Lydia interrupted him.
“What did Doctor Undershaw say of him to-day?”
She bent forward across the tea-table, speaking earnestly.
Tatham looked at her in surprise.
“The report is better. Had you heard about it?”
“I must have seen him just before the accident—”
“Lydia! I never understood,” said Mrs. Penfold rather bewildered.
Lydia explained that she too had seen Doctor Undershaw that morning, on his way to the Tower, in Whitebeck village, and he had told her the story. She was particularly interested, because of the little meeting by the river, which she described in a few words. Twenty minutes or so after her conversation with the stranger the accident must have happened.
Mrs.
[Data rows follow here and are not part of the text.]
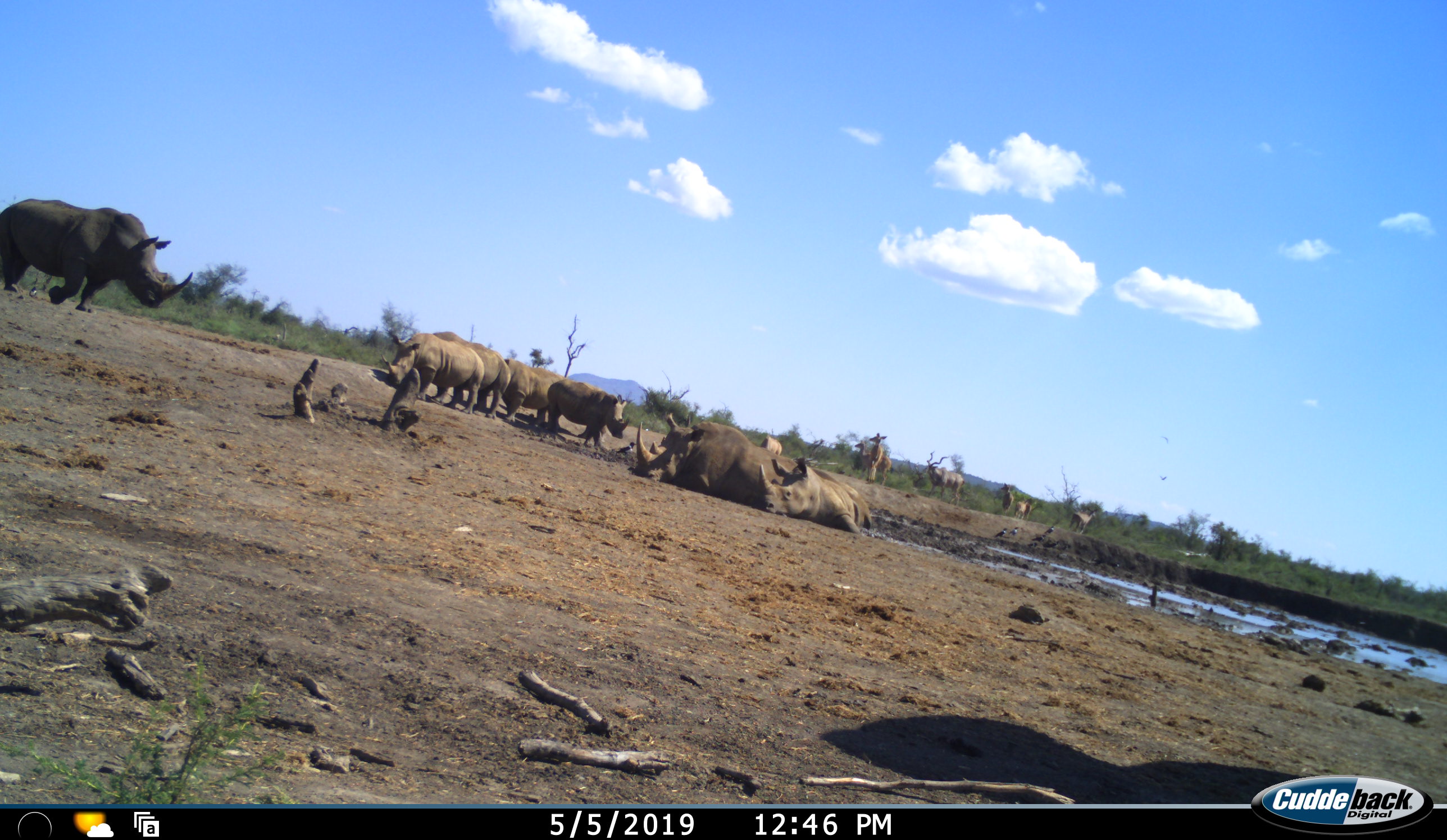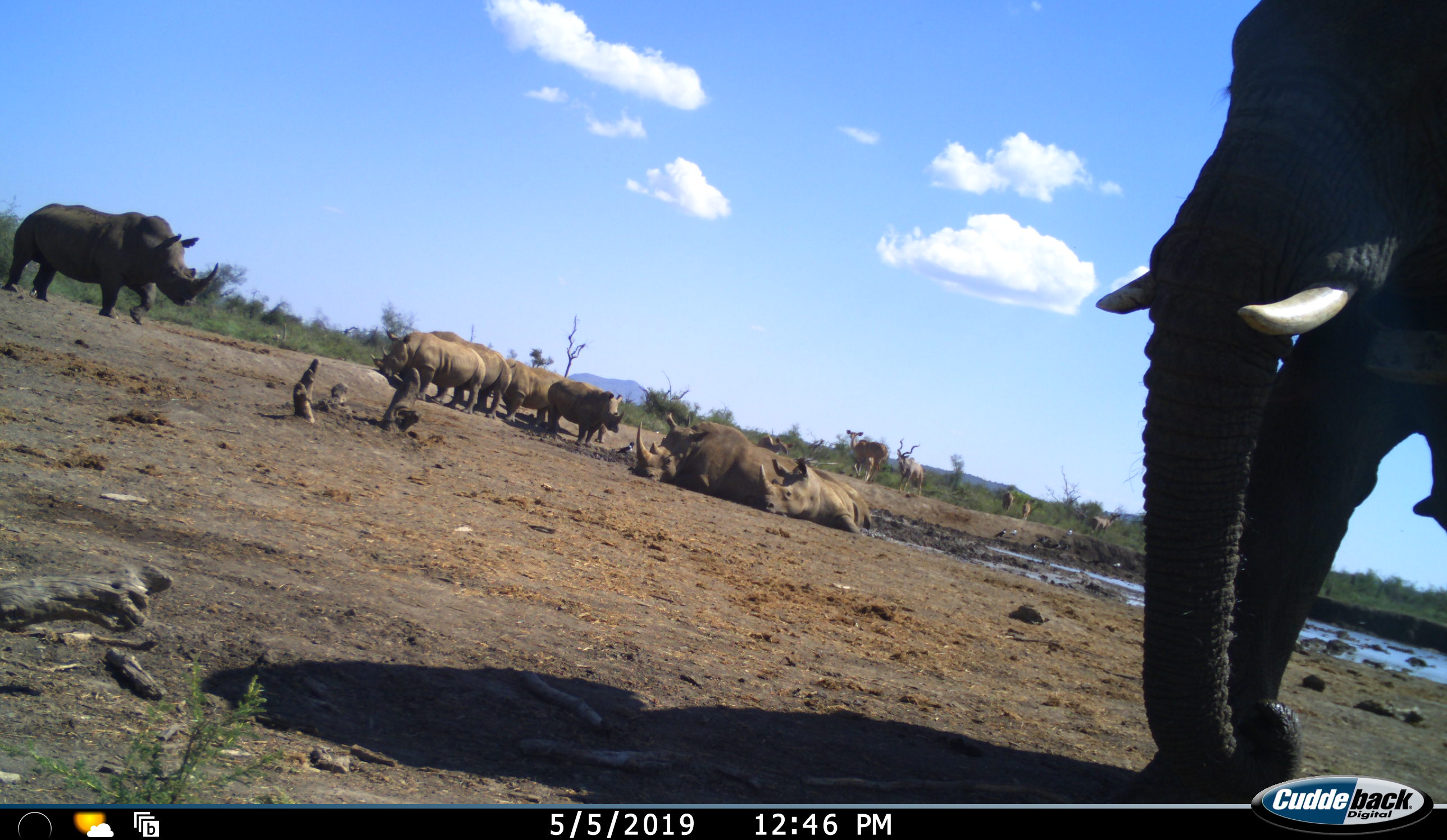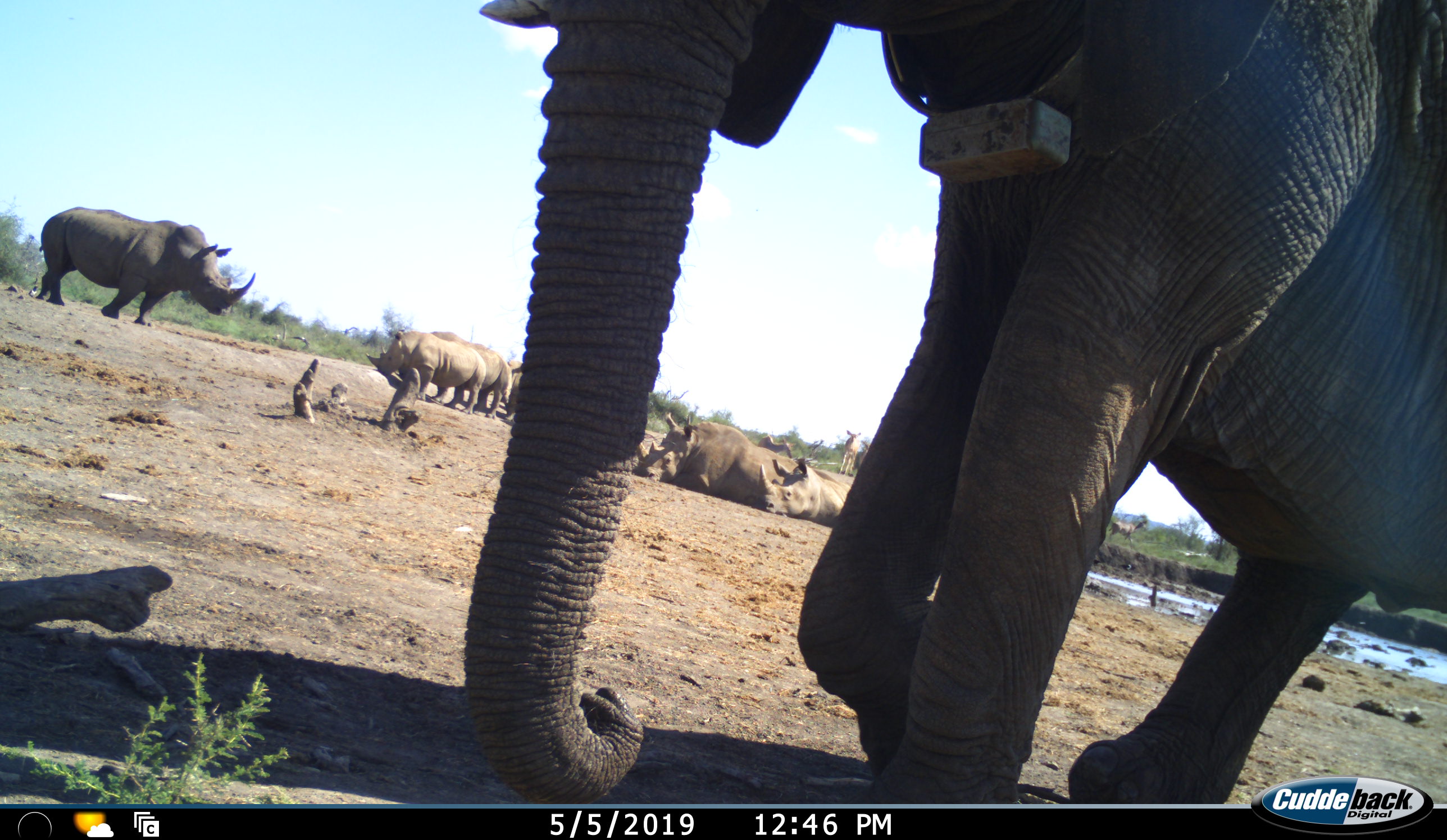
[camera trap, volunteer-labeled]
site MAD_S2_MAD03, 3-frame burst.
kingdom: Animalia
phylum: Chordata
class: Mammalia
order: Proboscidea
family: Elephantidae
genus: Loxodonta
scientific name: Loxodonta africana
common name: african bush elephant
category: elephant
Elephant (african bush elephant) (Loxodonta africana), count 1. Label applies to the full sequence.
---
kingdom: Animalia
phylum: Chordata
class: Mammalia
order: Perissodactyla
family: Rhinocerotidae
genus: Diceros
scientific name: Diceros bicornis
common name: black rhinoceros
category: rhinocerosblack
Rhinocerosblack (black rhinoceros) (Diceros bicornis), count 7. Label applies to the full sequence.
Penfold meanwhile was thinking, “Why didn’t Lydia tell me all this on the drive?” Then she remembered one of Lydia’s characteristics—a kind of passionate reticence about things that moved her. Had the fate then of the young man—whom she could only have seen for a few minutes—touched her so much?
Lady Tatham had listened attentively to Lydia’s story—the inner mind of her all the time closely and critically observant of the story-teller, her beauty, the manner and quality of it, her movements, her voice. Her voice particularly. When the girl’s little speech came to an end, Victoria still had the charm of it in her ears.
“Does any one know the man’s name?” she inquired.
“I forgot to ask Undershaw,” said Tatham.
Lydia supplied the information. The name of the young man was Claude Faversham. He seemed to have no relations whatever who could come and nurse him.
“Claude Faversham!” Tatham turned upon her with astonishment. “I say! I know a Claude Faversham. I was a term with him at Oxford—at least if it’s the same man. Tall?—dark?—good-looking?”
Lydia thought the adjectives fitted.
“He had the most beautiful ring!” she added. “I noticed it when he was tying up my easel.”
“A ring!” cried Tatham, wrinkling up his forehead. “By George, that is odd! I remember Faversham’s ring perfectly. An uncle gave it him—an old Professor at Oxford, who used to collect things. My tutor sent me to a lecture once, when I was in for schools. Mackworth—that was the old boy’s name—was lecturing, and Faversham came down to help him show his cases. Faversham’s own ring was supposed to be something special, and Mackworth talked no end about it. Goodness!—so that’s the man. Of course I must go and see him!—ask after him anyway.”